COMPLETE THE FOLLOWING:
(a) Do the following statements agree with the news report on the attack? For each, answer yes or no and quote the deciding words from the report. (i) Poland scrambled jets during the onslaught. (ii) Ukraine shot down all 537 drones and missiles. (iii) The F-16 pilot destroyed seven aerial targets on the day he died.
(b) List every city that the news report on the attack names as targeted.

TEXT PROVIDED:
>>>>>
Ukraine’s President Volodymyr Zelensky speaks during a joint press conference with Canadian Prime Minister Justin Trudeau, amid Russia’s attack on Ukraine, in Kyiv, Ukraine June 10, 2023. Photo: REUTERS/Valentyn Ogirenko
i24 News – Ukraine’s Air Force said that Russia launched 537 drones and missiles against targets throughout Ukraine overnight between Saturday and Sunday, in what what described as the largest attack of the war.
Poland activated aerial defenses and scrambled jets as the six-hour onslaught continued. One Ukrainian F-16 pilot was killed as Kyiv attempted to intercept the missiles and drones, with 475 shot down.
“Tragically, while repelling the attack, our F-16 pilot, Maksym Ustymenko, died. Today, he destroyed seven aerial targets,” Ukrainian President Volodymyr Zelensky said.
“Ustymenko did everything possible, but his jet was damaged and started losing altitude,” the air force said, as quoted in Politico. “He died like a hero!”
The cities of Cherkasy, Lviv, Poltava, Kharkiv, Kherson, Mykolaiv, and Kyiv were targeted.
The Russia attack came after Ukraine attacked the Kirovske airfield in the Crimean Peninsula, targeting air defenses, drones, and even destroying several helicopters and an air defense system.
<<<<<
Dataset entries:
>>>>>
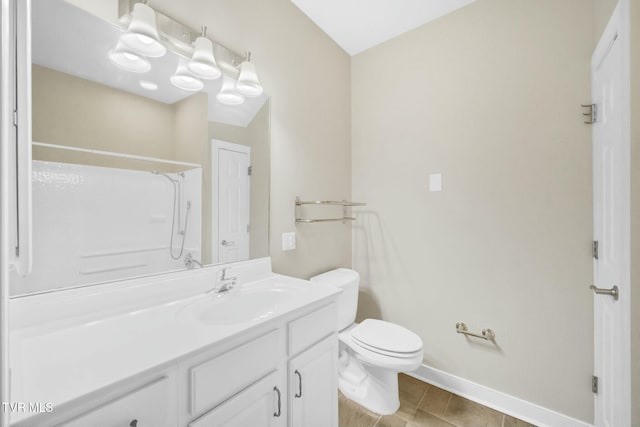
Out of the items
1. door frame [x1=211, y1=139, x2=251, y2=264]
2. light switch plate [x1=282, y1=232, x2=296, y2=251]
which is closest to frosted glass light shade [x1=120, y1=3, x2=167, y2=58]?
door frame [x1=211, y1=139, x2=251, y2=264]

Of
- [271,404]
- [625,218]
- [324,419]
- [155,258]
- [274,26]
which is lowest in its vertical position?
[324,419]

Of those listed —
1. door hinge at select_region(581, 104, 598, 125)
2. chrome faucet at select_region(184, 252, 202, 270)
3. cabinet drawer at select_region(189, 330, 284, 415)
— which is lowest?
cabinet drawer at select_region(189, 330, 284, 415)

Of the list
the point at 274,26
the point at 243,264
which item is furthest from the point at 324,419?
the point at 274,26

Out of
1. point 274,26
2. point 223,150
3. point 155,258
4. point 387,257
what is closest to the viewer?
point 155,258

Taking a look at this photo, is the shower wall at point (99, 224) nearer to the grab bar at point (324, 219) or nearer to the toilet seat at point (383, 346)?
the grab bar at point (324, 219)

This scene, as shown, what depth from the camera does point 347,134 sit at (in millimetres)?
2225

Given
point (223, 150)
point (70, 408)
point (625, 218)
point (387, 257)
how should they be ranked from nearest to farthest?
point (70, 408)
point (625, 218)
point (223, 150)
point (387, 257)

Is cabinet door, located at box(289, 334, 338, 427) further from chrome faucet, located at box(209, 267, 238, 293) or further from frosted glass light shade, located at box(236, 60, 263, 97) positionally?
frosted glass light shade, located at box(236, 60, 263, 97)

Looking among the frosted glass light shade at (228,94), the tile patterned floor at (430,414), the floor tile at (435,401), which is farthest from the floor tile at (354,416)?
the frosted glass light shade at (228,94)

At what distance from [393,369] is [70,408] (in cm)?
136

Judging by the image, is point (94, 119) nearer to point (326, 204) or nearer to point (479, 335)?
point (326, 204)

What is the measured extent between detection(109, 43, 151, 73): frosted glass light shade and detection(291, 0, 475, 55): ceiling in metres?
1.15

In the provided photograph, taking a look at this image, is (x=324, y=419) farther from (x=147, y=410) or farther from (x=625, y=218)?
(x=625, y=218)

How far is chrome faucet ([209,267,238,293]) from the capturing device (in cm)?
119
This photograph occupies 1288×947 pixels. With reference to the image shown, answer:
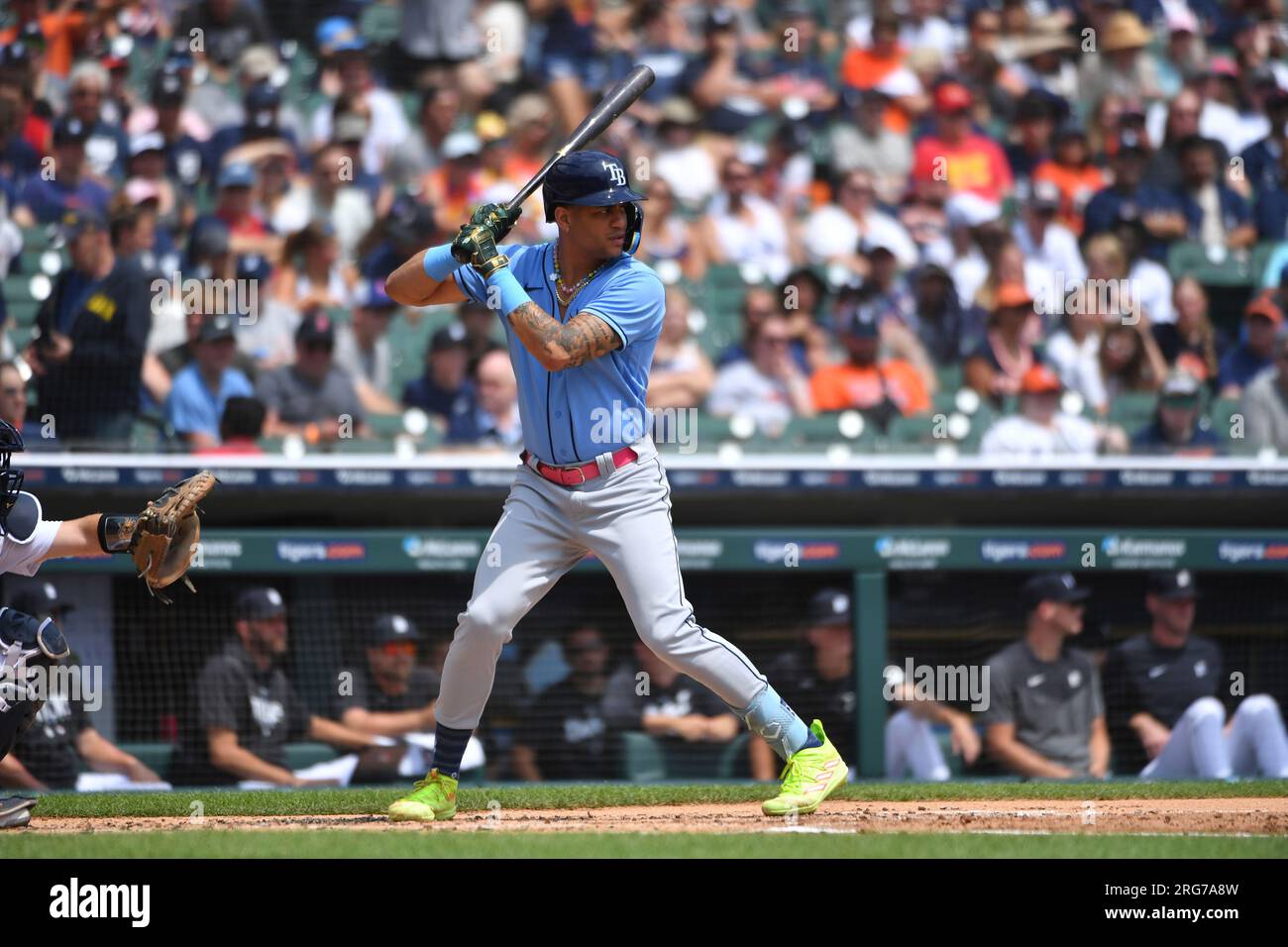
<<<<<
SOLVED TASKS:
(a)
(i) Yes: "Poland activated aerial defenses and scrambled jets as the six-hour onslaught continued."
(ii) No: "with 475 shot down."
(iii) Yes: "Today, he destroyed seven aerial targets."

(b) Cherkasy, Lviv, Poltava, Kharkiv, Kherson, Mykolaiv, Kyiv